What the exercise asks
Copy the records below word for word, starting at the line that contains "Schöner Anime Girl Engel - Hülle" and ending at the line that contains "Crochet De Garde-boue". Leave the pictures out of your answer.

Input data
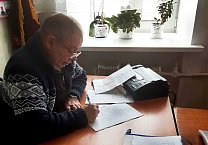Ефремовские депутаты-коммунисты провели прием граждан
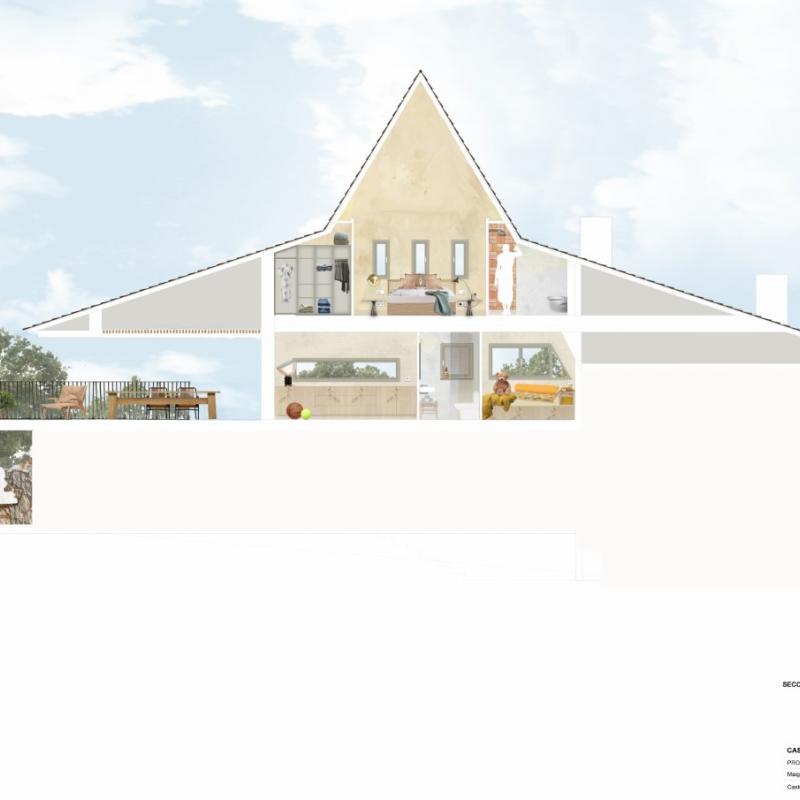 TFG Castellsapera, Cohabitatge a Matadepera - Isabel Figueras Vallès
...
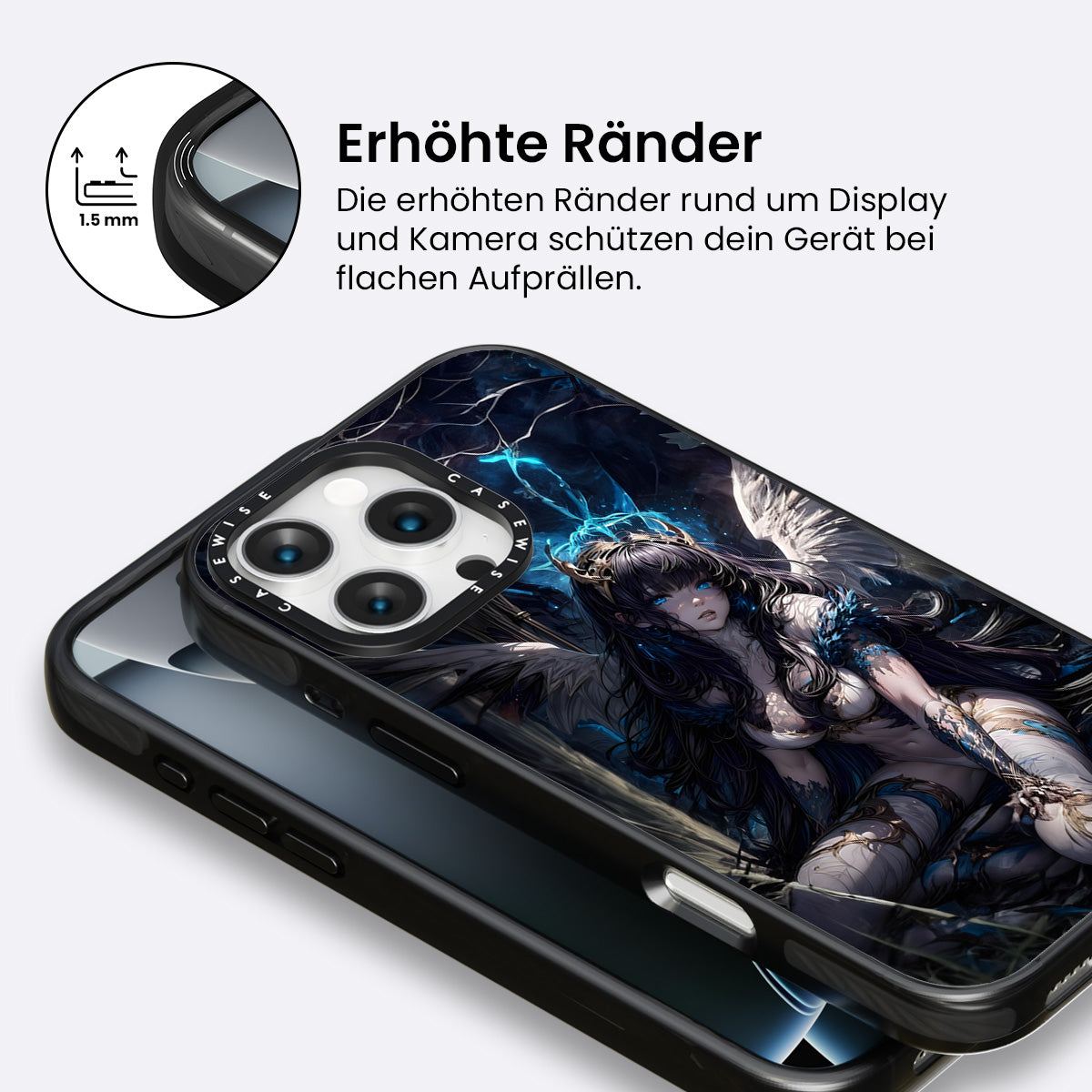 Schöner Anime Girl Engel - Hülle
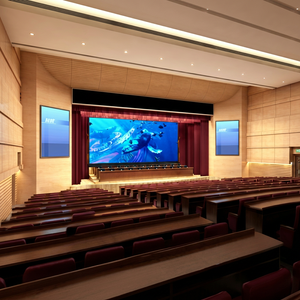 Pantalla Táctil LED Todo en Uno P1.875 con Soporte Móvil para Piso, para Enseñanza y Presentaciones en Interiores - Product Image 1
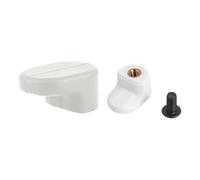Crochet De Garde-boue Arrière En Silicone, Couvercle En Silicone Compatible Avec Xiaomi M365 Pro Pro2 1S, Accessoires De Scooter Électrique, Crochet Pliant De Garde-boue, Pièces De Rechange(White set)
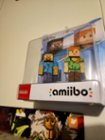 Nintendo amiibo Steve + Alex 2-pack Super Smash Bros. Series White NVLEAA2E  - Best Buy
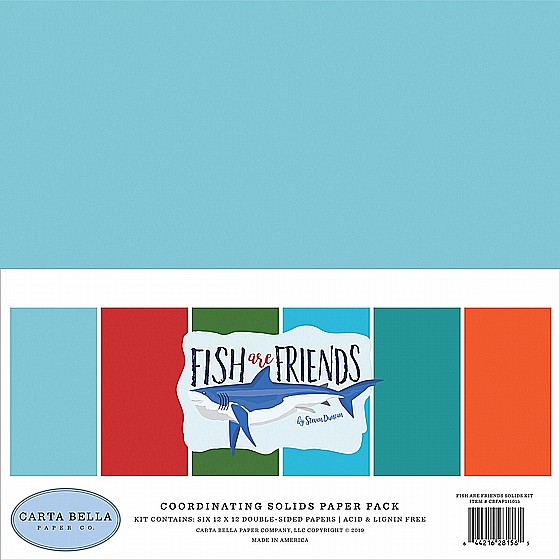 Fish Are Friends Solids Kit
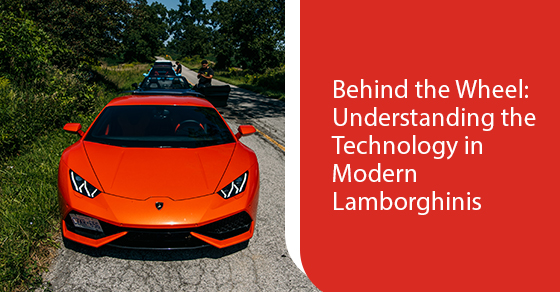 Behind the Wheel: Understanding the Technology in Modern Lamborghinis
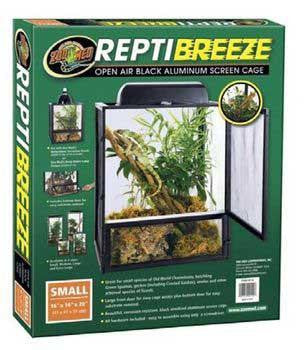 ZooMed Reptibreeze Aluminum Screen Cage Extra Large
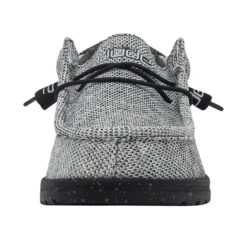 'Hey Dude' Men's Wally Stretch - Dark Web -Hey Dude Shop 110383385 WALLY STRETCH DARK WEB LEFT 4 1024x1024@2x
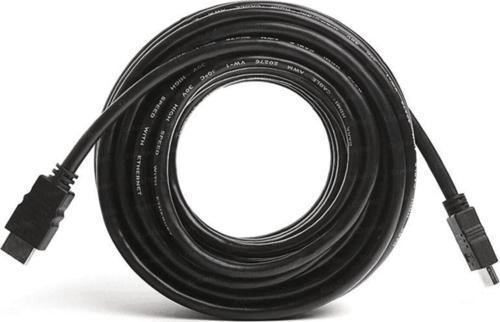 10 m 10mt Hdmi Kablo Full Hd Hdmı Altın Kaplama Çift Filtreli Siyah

Written response
 Schöner Anime Girl Engel - Hülle
 Pantalla Táctil LED Todo en Uno P1.875 con Soporte Móvil para Piso, para Enseñanza y Presentaciones en Interiores - Product Image 1
Crochet De Garde-boue Arrière En Silicone, Couvercle En Silicone Compatible Avec Xiaomi M365 Pro Pro2 1S, Accessoires De Scooter Électrique, Crochet Pliant De Garde-boue, Pièces De Rechange(White set)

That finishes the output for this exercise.